Count data model with MI basis functions

Hello everyone. I am relatively new and have limited knowledge of STAN. I am trying to work on the following model:
Z|Y~Poisson(exp(Y))
Y=X*\beta+M*\eta
M is the propagator matrix obtained from the MI operator as defined in Hughes and Haran(2013) and \eta are the random effects with mean zero and covariance matrix K.
I wrote the stan code as

data {
int<lower = 1> n_obs;
int<lower = 1> n_cov;
int<lower = 1> r;
int<lower = 0> z[n_obs];
matrix [n_obs,n_cov] x; // the covariate matrix
matrix [r,r] K;
matrix [n_obs,r] M;
vector[r] V;
}
transformed data{
vector[r] zeros;
zeros = rep_vector(0, r);
}
parameters {
vector[n_cov] beta;
vector[r] v;
}
transformed parameters{
vector[n_obs] eta;
eta = M*v;
}
model
{
z ~ poisson_log(x*beta+eta);
beta~ normal(0,10);
v ~ multi_normal(zeros,K);
}

Now in order to run this model, I was using a warmup of 2000 iterations.

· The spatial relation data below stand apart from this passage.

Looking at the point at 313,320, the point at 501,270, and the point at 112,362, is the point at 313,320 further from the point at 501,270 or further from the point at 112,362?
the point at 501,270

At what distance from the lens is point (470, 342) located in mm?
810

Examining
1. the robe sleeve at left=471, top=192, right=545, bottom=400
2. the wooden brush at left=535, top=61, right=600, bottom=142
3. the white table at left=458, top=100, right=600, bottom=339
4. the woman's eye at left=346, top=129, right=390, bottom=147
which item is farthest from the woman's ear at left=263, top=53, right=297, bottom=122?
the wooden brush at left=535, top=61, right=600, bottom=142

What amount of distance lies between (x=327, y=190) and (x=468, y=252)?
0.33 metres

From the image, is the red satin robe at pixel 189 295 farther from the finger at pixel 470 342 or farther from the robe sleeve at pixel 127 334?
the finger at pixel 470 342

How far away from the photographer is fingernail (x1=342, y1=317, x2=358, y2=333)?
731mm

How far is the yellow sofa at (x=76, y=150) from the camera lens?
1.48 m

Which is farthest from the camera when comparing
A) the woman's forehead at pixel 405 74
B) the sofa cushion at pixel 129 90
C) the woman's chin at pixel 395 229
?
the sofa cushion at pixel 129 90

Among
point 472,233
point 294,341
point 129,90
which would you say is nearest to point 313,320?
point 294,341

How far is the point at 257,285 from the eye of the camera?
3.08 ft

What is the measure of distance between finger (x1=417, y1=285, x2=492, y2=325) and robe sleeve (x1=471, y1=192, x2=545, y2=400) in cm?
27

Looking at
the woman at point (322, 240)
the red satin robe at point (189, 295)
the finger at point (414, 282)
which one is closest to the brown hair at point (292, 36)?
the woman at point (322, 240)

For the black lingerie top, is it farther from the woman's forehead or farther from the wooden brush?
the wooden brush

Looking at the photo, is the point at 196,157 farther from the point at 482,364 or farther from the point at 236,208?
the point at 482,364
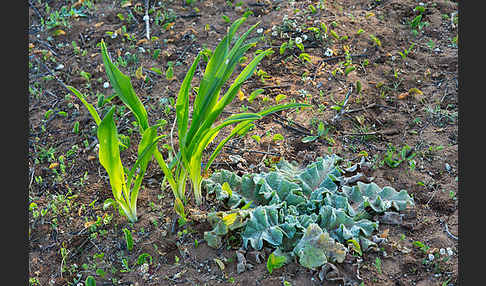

Then for sampling, a burnin of 20000 and 80000 iterations. The issue here is the code takes forever to run(upwards of 17 hours). Could anyone suggest any modifications to be done in order to speed up the process? I have adjusted the maximum treedepth to 15 and more but the execution time has increased if anything,and the chains aren’t even mixing.
Thank you.

Since K is data, you can speed this up by doing a Cholesky factorization in transformed data

transformed data {
  matrix[r, r] L = cholesky_decompose(K);
  ...
}

And then you could just make the code you have faster with:

v ~ multi_normal_cholesky(zeros, L);

But it’ll be faster if you make v a transformed parameter based on a new parameter v_z like so:

transformed data {
  matrix[r, r] L = cholesky_decompose(K);
  ...
}

parameters {
  vector[r] v_z;
  ...

}

transformed parameter {
  vector[r] v = L * v_z;
  ...
}

model {
  v_z ~ normal(0, 1);
}

This implies a prior of v \sim N(0, K) and takes less linear algebra. And then you could premultipy M and L together and skip the intermediary v variable (and only have one matrix vector product instead of two)

2 Likes

@bbbales2 Thank you. I meant to get back earlier. With the modifications you suggested, the process has sped up a whole lot. It takes about 5-6 hours down from 17+ hours, which I am guessing has to do with the size of the model. So, thank you again.

1 Like

Cool beans, good to hear. By the way, you can probably use less samples. Running chains of length 10k+ seems excessive.

Try a few chains of default (1000 warmup/1000 sampling) and see if there’s much of a difference in the results of your analysis (and check Neff/Rhat).

I had initially used 8K iterations with warmup of 2K for a simpler version of the model. But the Chains didn’t mix well. I increased it to over 10K for this model given the fact that the model has more components to it. Since it takes such a long time, I am usually apprehensive of waiting and try with smaller number of iterations and then if the chains didn’t mix, increase the number of iterations. In this model even, depending upon the dimensions of K, the sampling time varies a lot. I was initially working with K being 4x4 matrix and it took around 5-6 hours, but as I have now increased the dimensions(34x34), it is again taking around 15-16 hours.

Oh, interesting. Are your parameters super correlated in the posterior?

If so, have you tried control(metric = "dense")? Sometimes works, sometimes doesn’t.